Cliffs Of Moher briefly touched 9-4 in running on Betfair as Ryan Moore started to roust him along with some urgency with a quarter of a mile still to run and Max Zorin, a 25-1 shot, still travelling comfortably in a two-length lead.
Moore finally drove Cliffs Of Moher alongside the leader inside the final furlong and while the 4-5 favourite was in full command as he crossed the line, he will need to improve significantly on this performance to take a hand in the finish at Epsom.
“He’s going to come on an awful lot from that,” Kevin Buckley, the Coolmore Stud operation’s British spokesman, said afterwards. “He hasn’t run since October, and that was a big step up for him.
“He was slow out of the stalls and Ryan had to work on him around the track, but he learned a lot and he’s finished off his race nicely.
“Ryan was happy with him afterwards and said that he would improve a ton. We’ve got to see what happens at Lingfield tomorrow when we run Sir John Lavery down there, and we’ll probably have something [in the Dante Stakes] up at York as well, but I’d say that it’s highly likely that he will be Epsom-bound on that performance.”
Cliffs Of Moher was cut to as short as 4-1 for the Derby by one bookmaker, but William Hill still offer 7-1 and cut their price about the Sir Michael Stoute-trained Mirage Dancer, a son of Frankel who ran an eye-catching race to finish fourth behind Cliffs Of Moher, from 33-1 to 20-1.
O’Brien’s latest win in the Dee Stakes - his fourth in the last six years - strengthened his hand for Epsom without looking like an obvious trump card.
As a result, Churchill, O’Brien’s 2,000 Guineas winner, remains the ante-post favourite for the Derby at a top price of 11-2 almost by default, though few punters will risk a penny on Churchill before he is confirmed as a definite runner.

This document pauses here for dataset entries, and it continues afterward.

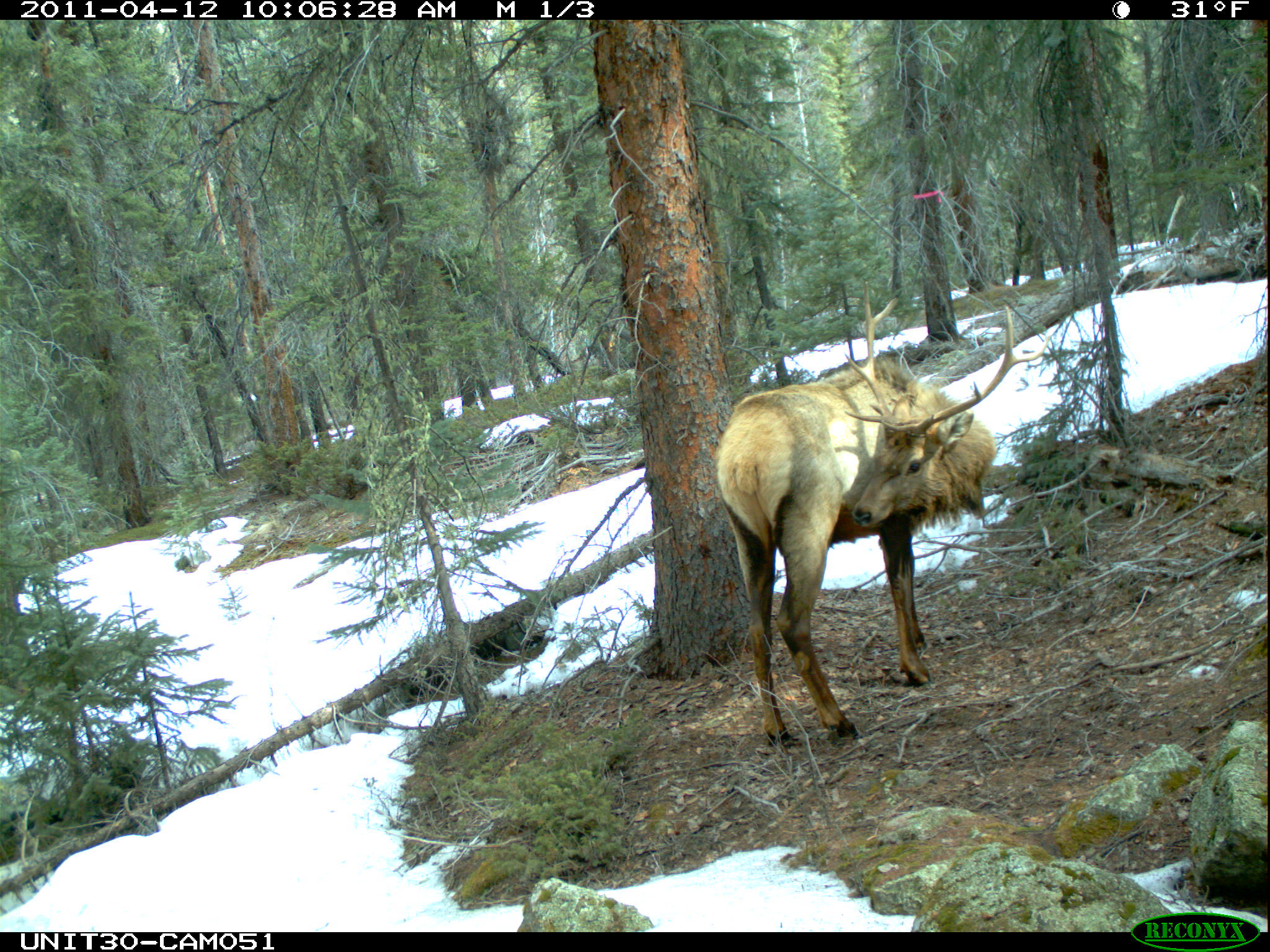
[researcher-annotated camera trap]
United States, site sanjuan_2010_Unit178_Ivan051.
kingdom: Animalia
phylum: Chordata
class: Mammalia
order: Artiodactyla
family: Cervidae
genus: Cervus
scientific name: Cervus elaphus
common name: red deer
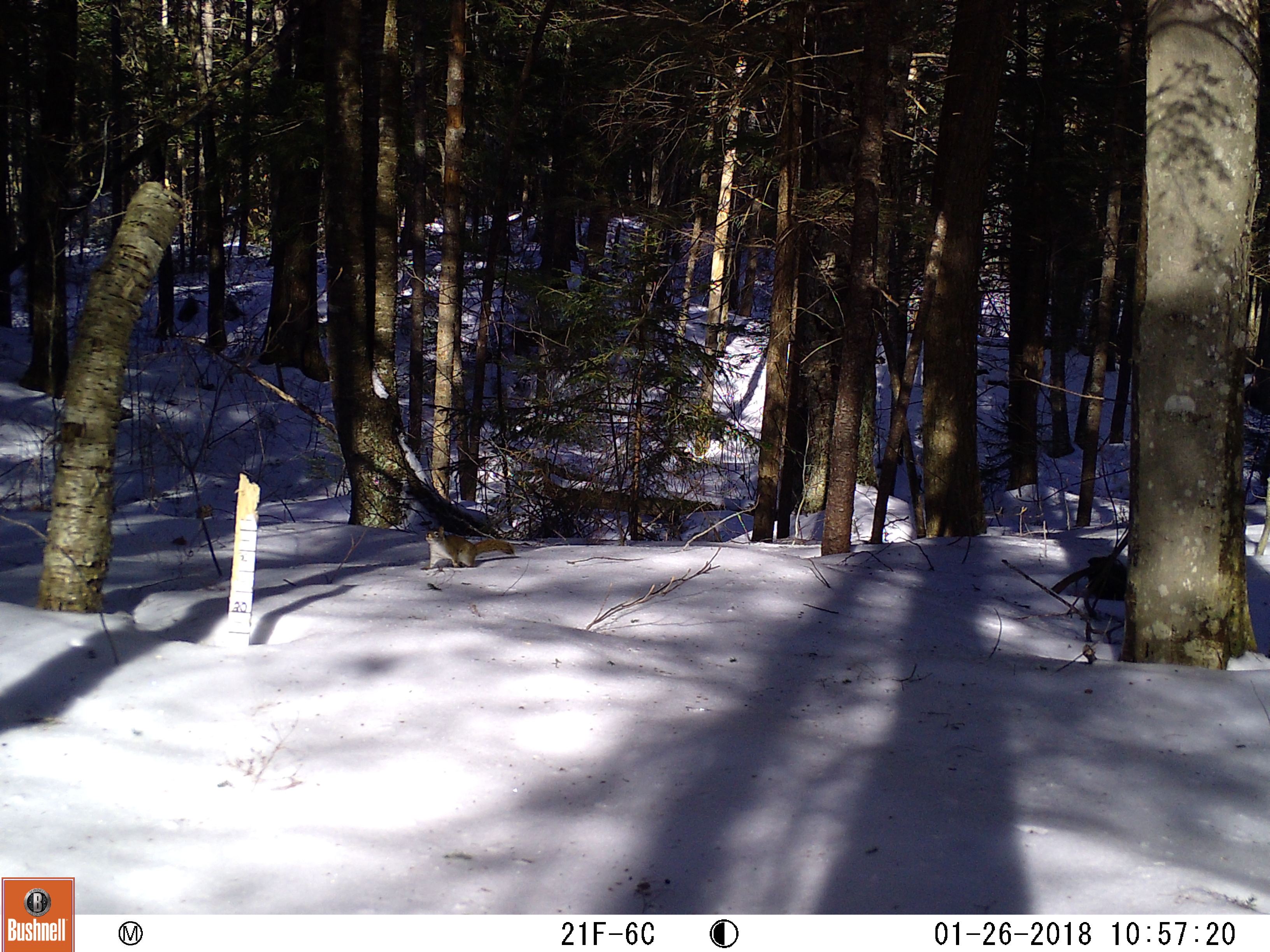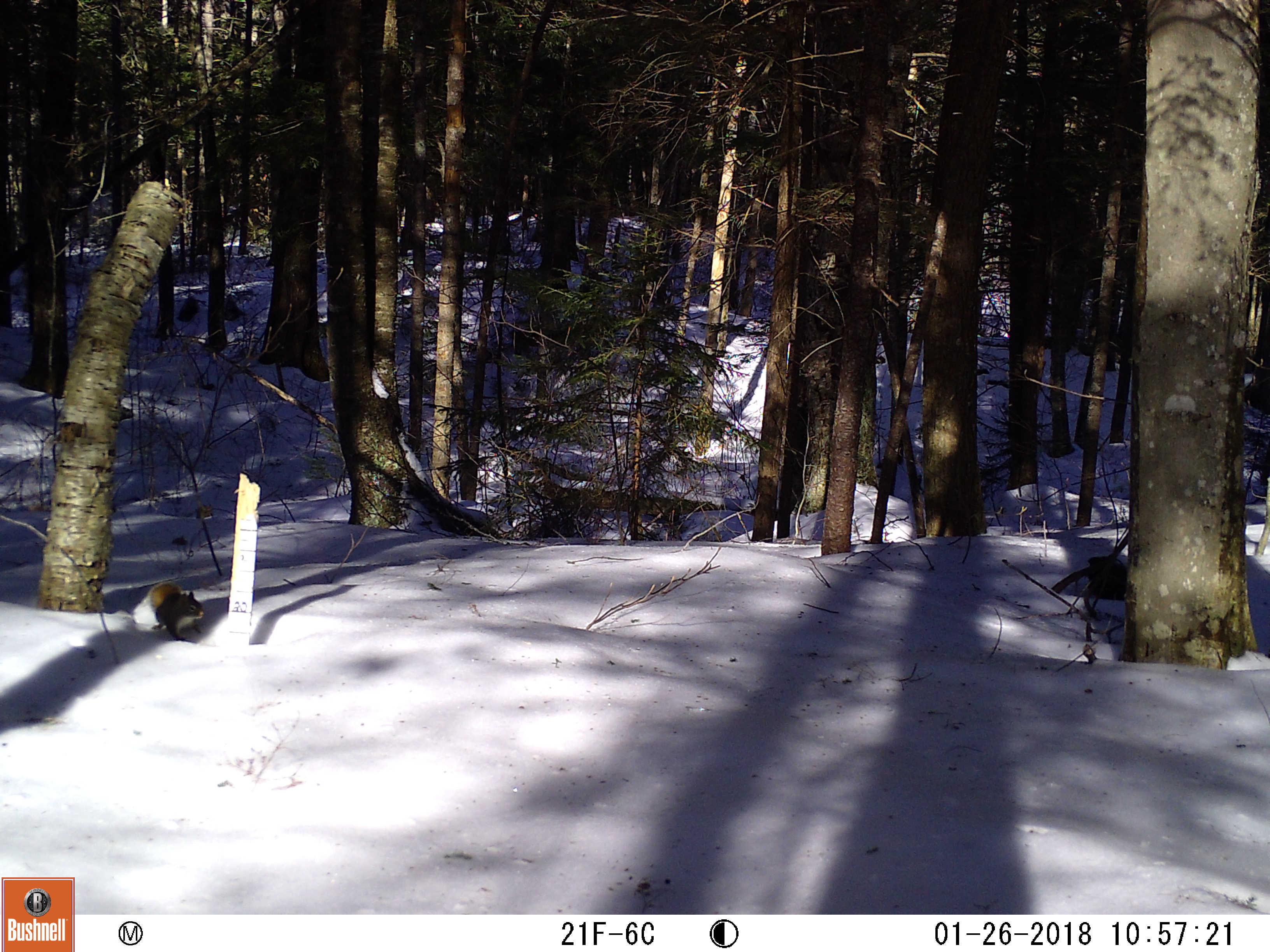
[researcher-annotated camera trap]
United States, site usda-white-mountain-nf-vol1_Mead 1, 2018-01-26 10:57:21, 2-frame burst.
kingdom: Animalia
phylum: Chordata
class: Mammalia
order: Rodentia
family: Sciuridae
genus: Tamiasciurus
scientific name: Tamiasciurus hudsonicus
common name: red squirrel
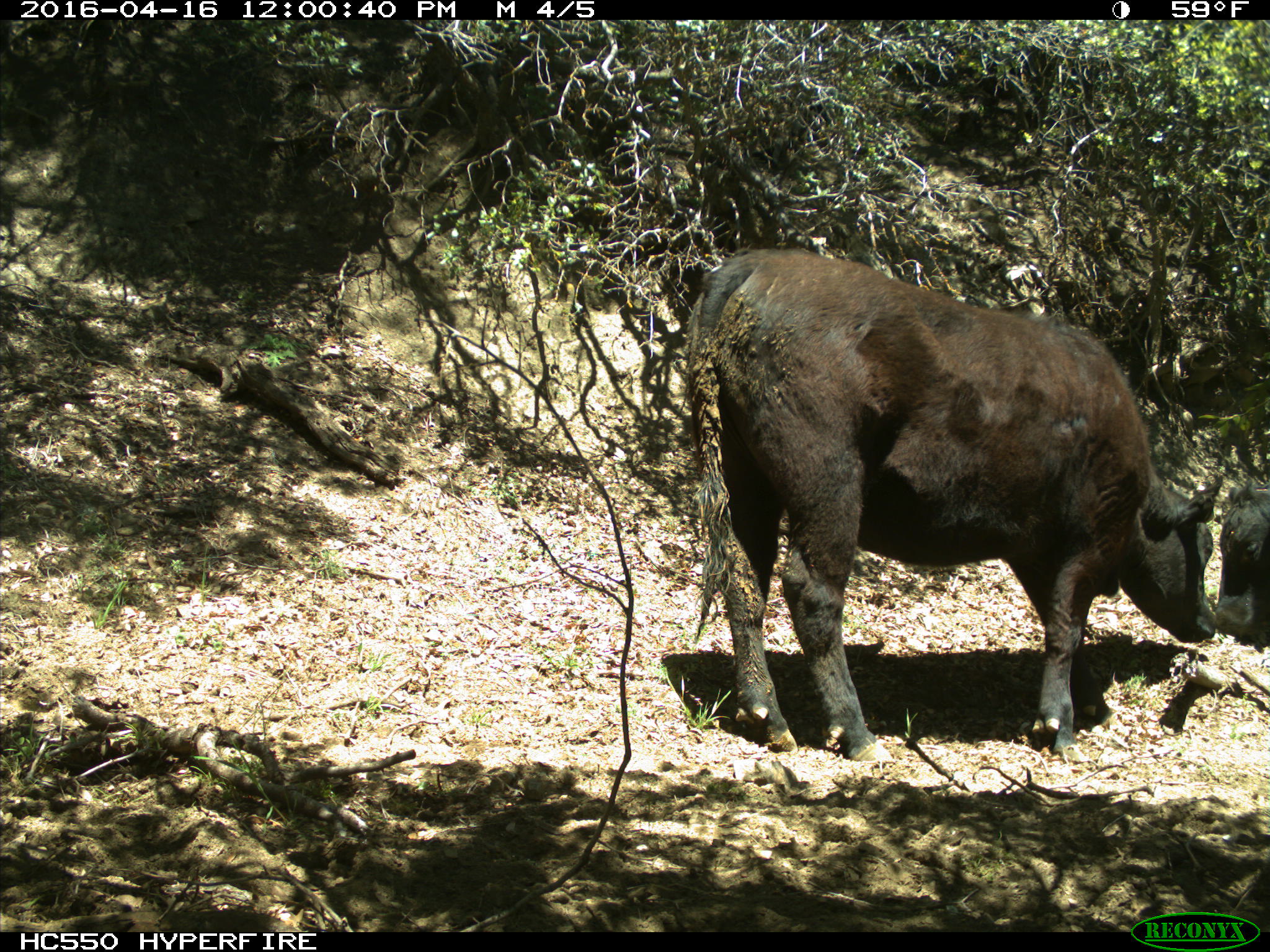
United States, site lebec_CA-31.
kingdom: Animalia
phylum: Chordata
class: Mammalia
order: Artiodactyla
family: Bovidae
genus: Bos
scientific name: Bos taurus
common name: domestic cow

The suspicion remains that Coolmore would prefer to send Churchill to the St James’s Palace Stakes at Royal Ascot, for which he would be an obvious favourite, rather than risk a hard race in defeat at Epsom if his stamina does not extend to 12 furlongs.
Time is running out to find a team leader for the Derby in Churchill’s absence, however, and much may now depend on Sir John Lavery’s performance in Lingfield’s Derby Trial on Saturday.
US Army Ranger, last year’s Chester Vase winner and then the runner-up in the Derby, was the 2-1 favourite to give O’Brien a double in the Group Three Ormonde Stakes, but he was beaten in the final stride as Franke Dettori forced a reluctant Western Hymn to put his nose in front on the line.
Western Hymn had more than a length to find inside the final furlong and typically started to hang in behind the leader when he was asked for a finishing kick. Dettori tried again, though, and this time Western Hymn agreed to co-operate, getting up in the last stride to win by a short head in a gripping finish.
“He’s a very difficult horse,” Dettori said. “You can’t get there too early, I got there as late as I dared and he still stopped, but the line came in time for me.
“He’s quirky, but he’s part of the furniture in the [JOHN GOSDEN]stable, we all love him and he deserves a race like this. I enjoy riding him because it’s a challenge. He’s got all the ability, but he knows the game inside out and you have to try and find the key to get him to go. Today I managed to find it.”